Unlike TCP, RDMA uses rate based congestion control without tracking the number of in-flight packets (the window size). Hence, RDMA tends to inject excessive in-flight packets, thus triggering PFC. To mitigate this, they implemented a static flow control mechanism in the Azure Storage Network Protocol by dividing a message into fixed-sized chunks and only allowing a single in-flight chunk for each connection. Chunking can significantly improve performance under high-degree incast with negligible CPU overhead.

They use nightly tests to track the quality of SONiC switches. They spent significant attention to build both software and hardware test harnesses for testing RDMA features with SONiC switches. This even involves setting breakpoints, and checking the buffer contents of switches at those points.

The paper discussed some lessons learned from the experience. I found these two important.
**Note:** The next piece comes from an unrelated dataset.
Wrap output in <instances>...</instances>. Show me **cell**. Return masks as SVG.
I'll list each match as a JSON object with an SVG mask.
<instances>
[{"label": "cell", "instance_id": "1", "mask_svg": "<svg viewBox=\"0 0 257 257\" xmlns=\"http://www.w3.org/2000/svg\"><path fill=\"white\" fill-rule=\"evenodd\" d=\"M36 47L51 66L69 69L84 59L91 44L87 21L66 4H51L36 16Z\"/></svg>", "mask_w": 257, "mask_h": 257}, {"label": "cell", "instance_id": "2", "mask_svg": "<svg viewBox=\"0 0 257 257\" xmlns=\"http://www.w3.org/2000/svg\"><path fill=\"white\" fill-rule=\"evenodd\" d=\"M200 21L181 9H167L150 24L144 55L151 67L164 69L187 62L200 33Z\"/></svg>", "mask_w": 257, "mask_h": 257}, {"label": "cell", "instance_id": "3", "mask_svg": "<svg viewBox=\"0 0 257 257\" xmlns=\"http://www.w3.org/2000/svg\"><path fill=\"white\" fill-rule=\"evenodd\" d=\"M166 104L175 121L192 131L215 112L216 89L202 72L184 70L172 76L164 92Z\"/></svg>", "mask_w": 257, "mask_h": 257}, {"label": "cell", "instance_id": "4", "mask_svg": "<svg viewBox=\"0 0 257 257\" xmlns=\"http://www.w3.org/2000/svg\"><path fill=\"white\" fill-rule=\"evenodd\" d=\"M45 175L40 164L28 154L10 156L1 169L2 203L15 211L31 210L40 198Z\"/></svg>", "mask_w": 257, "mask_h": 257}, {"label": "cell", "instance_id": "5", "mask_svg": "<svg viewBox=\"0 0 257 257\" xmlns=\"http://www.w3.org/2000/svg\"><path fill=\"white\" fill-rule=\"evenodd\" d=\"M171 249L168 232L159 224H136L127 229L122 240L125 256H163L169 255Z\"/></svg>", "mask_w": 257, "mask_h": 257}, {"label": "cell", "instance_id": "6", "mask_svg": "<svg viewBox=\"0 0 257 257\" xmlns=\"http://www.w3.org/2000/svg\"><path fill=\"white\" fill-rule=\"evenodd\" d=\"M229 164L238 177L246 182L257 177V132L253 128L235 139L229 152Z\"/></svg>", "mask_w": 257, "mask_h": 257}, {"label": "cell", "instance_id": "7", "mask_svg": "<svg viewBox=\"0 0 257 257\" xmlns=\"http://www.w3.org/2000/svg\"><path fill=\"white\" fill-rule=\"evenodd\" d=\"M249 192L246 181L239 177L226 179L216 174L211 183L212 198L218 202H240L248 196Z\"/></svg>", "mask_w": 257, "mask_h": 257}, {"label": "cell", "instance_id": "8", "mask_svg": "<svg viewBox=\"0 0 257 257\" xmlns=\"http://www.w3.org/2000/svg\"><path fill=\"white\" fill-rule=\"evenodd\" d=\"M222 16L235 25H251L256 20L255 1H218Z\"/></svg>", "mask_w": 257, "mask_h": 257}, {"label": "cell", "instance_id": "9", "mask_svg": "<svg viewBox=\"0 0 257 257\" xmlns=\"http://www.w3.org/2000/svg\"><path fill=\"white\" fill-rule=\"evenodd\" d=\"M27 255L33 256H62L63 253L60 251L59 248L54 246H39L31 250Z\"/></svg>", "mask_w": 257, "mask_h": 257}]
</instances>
Failovers are very expensive for RDMA. While Azure implemented failover solutions in both sU-RDMA and sKRDMA as the last resort, they find that failovers are particularly expensive for RDMA, and should be avoided as much as possible. Cloud providers adopt RDMA to save CPU cores and then use freed CPU cores for other purposes. To move traffic away from RDMA, we need to allocate extra CPU cores to carry these traffic. This increases CPU utilization, and even runs out of CPU cores at high loads. Hence, performing large-scale RDMA failovers is treated as serious incidents in Azure.

Switch buffer is increasingly important and needs more innovations. The conventional wisdom suggests that low latency datacenter congestion control can alleviate the need of large switch buffers as they can preserve short queues. However, they find a strong correlation between switch buffers and RDMA performance problems in production. The importance of switch buffer lies in the prevalence of bursty traffic and short-lived congestion events in datacenters. Conventional congestion control solutions are ill-suited for such scenarios given their reactive nature. Instead, switch buffer plays as the first resort to absorb bursts and provide fast responses. The paper follows up with this on this topic: "Following the trend of programmable data plane, we envision that future switch ASICs would provide more programmability on buffer models and interfaces, thus enabling the implementation of more effective buffer management solutions."